The Dartmouth Review was a thorn in Kemeny’s side in his last year in office (the paper distributed its inaugural issue at his penultimate commencement as president in 1980). Kemeny fought the paper even if in the short time he had remaining in office, he was not able to duke things out with them as he might have been able to do had he had longer. However, in the face of their charges and complaints about diversity, a changing Dartmouth and a litany of other allegations, Kemeny was able to maintain his and the college’s focus on equity in continuing to diversify its student body, faculty and administrative ranks and to keep Dartmouth on an even keel even as the institution evolved so significantly in the short space of the decade of the 1970s. And the gathering strength of the college that he set in motion created the stage that James Freedman as president in 1987 was able to stand on as he pricked the balloon of the Review once and for all, leaving them with vastly diminished credibility and stature. Without the platform that Kemeny had put in place, Freedman would not have had the leverage he was able to utilize to face down the Review (over their “Ein Reich, Ein Volk, Ein Freedman” front page banner) in his first months in office.
Harney: You also have a chapter on the “Economic Shocks of the 1970s.” Do you think presidents today are prepared for an overdue economic slowdown?
Nelson: One of Kemeny’s great genius creations and something initiated at Dartmouth and modeled by almost every college and university since, was the change he made in how endowment income should be conceived and utilized. He knew that having annual college budgets sway with the good or bad fortunes of the market, and investment income and portfolio performance was unnecessarily unstable and unsustainable.

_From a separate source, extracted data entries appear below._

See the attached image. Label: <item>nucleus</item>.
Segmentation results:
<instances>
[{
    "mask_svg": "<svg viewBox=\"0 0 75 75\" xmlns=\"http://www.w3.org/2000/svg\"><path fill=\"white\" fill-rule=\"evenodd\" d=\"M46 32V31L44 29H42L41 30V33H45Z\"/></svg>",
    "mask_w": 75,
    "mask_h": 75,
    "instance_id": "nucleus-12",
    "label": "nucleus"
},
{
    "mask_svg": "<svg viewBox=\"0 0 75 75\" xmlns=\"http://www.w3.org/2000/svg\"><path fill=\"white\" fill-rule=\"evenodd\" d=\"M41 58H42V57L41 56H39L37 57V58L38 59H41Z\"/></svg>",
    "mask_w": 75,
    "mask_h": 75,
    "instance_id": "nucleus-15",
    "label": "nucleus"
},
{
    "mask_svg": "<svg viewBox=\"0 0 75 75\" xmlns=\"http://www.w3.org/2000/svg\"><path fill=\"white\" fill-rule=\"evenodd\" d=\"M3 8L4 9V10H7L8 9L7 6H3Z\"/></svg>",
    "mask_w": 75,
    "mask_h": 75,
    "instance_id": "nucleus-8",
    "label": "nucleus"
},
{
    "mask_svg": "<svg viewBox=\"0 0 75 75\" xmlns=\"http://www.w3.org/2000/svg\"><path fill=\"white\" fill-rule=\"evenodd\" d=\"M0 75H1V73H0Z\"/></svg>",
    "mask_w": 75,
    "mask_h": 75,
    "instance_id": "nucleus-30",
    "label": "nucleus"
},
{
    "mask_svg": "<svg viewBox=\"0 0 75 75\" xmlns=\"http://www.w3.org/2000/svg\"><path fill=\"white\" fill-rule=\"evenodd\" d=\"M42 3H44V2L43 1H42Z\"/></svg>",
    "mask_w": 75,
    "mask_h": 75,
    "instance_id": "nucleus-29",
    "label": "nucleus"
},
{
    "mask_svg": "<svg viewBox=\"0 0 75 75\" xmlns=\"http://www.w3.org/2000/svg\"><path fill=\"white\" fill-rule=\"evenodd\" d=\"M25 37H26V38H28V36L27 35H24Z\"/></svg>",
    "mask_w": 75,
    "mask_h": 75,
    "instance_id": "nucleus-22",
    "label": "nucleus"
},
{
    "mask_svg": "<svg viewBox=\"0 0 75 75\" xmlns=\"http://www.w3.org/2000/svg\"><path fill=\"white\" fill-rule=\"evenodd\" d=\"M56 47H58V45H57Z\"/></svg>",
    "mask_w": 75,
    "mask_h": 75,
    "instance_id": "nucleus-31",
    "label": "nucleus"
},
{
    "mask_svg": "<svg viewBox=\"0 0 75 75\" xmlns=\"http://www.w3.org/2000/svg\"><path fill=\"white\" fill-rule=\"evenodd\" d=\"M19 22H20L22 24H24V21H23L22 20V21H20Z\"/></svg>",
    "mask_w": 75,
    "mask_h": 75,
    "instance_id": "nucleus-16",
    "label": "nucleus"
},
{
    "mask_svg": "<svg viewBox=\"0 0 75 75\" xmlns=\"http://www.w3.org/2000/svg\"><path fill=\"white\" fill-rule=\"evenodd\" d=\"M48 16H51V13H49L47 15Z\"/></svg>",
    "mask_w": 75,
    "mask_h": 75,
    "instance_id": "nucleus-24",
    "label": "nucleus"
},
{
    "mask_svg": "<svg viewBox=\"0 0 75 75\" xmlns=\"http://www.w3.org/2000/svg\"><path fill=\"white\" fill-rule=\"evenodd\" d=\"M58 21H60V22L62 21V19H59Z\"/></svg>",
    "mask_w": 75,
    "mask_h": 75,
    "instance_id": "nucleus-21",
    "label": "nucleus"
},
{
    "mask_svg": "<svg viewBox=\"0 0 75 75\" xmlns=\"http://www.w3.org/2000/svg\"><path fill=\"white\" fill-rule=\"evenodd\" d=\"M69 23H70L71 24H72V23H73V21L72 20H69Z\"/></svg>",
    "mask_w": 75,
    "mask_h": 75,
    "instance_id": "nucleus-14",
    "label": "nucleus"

Mathematician that he was, though it was not rocket science, he figured out the calculus of how to get around those undulations. It was simply to establish a conservative, he thought about 5% annually, using an average drawdown calculated on a five-year basis for endowment income. Thus in a good year of market performance, the positive difference would be plowed back into the endowment. That then created a rainy day fund for those years when the market fell below five-year average such that the annual operating budget built for the roughly 5% would be able to run without a deficit.
Today, most colleges and universities have partial preparation and security in the face of economic slowdowns if they, as most do, handle their portfolios and the use if their endowment incomes in this way.
The second thing he initiated on the fiscal affairs front at Dartmouth that has now also been mimicked by many, maybe most colleges and universities, was that when building a new building or even undertaking a large renovation of an existing one, that the total budget for the project had to include maintenance and depreciation. That is, it is going to cost money, real money to keep any building running and maintained: heat, light, custodial coverage, roof, plumbing and maybe even a next major renovation. That continuing, unrelenting and unforgiving cost had to be planned for as a way of overcoming the oxymoronic idea of “deferred maintenance.” That brought further annual stability to Dartmouth’s budgets and plant operations. While that alone doesn’t solve every part of ensuing economic challenges, it is a further hedge against having any one or two annual budgets be overly struck and stymied by national and global economic cycles and even major downturns.